While at this post, Shankar encounters, rescues and nurses Diego Alvarez, a middle-age Portuguese explorer and gold/diamond prospector. Later, he takes up a job as station-master in a desolate station amidst the Veldts, where he to narrowly escapes a deadly black mamba. By a stroke of luck, he secures a job as a clerk in Uganda Railways through a fellow villager already working there and goes to Africa without a second thought.Īfter a few months laying rail tracks, he encounters the first of many dangers in pre-World War I Africa: a man-eating lion. He wants to follow the footsteps of famous explorers like Livingstone, Mungo Park, Marco Polo, all of whom he has read about and idolizes. He yearns for adventure, wild lands, forests and animals. Shankar, the protagonist, is a 20 year old man, recently graduated from college and about to take up a job in a jute mill, a prospect he absolutely loathes. It is the story of a young Bengali man’s adventures in Africa in the years 1909-1910. At that time, while reading the book, the only feeling was that of finding a treasure.
Little did I know ,at that time, it was a famous book by a famous Bengali author whose another work Pather panchali: the song of the road and it's sequel were adapted into a film trilogy directed by 'Satyajit Roy', the creator of my another favorite sleuth from books 'Feluda'. So I remember while selling old newspaper to the Radiwala, I saw this book with a beautiful cover, only to purchase it from him with my puppy house savings.

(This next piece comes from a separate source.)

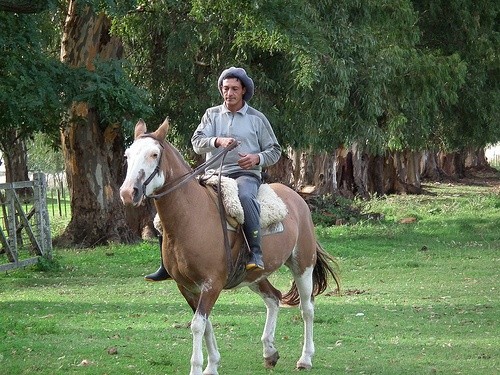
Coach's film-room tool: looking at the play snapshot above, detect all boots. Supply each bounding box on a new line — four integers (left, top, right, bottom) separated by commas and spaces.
245, 223, 265, 272
144, 235, 173, 282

In this toy a dog comes every time you press a coin at the door, to take the coin and store it inside the house :)
I used to love the sense of absolute ownership on my books and had a Puppy house toy for saving my prize money / pocket money /money from selling old newspapers for this very purpose.
Chander pahar song lyrics free#
Though I was given a free hand at purchasing story books in my childhood, I was adamant at paying for my own books (mostly:P). I remember purchasing this book from News paper Radiwala (scavenger) as a small boy. I have read this book in Bengali, Odia and English.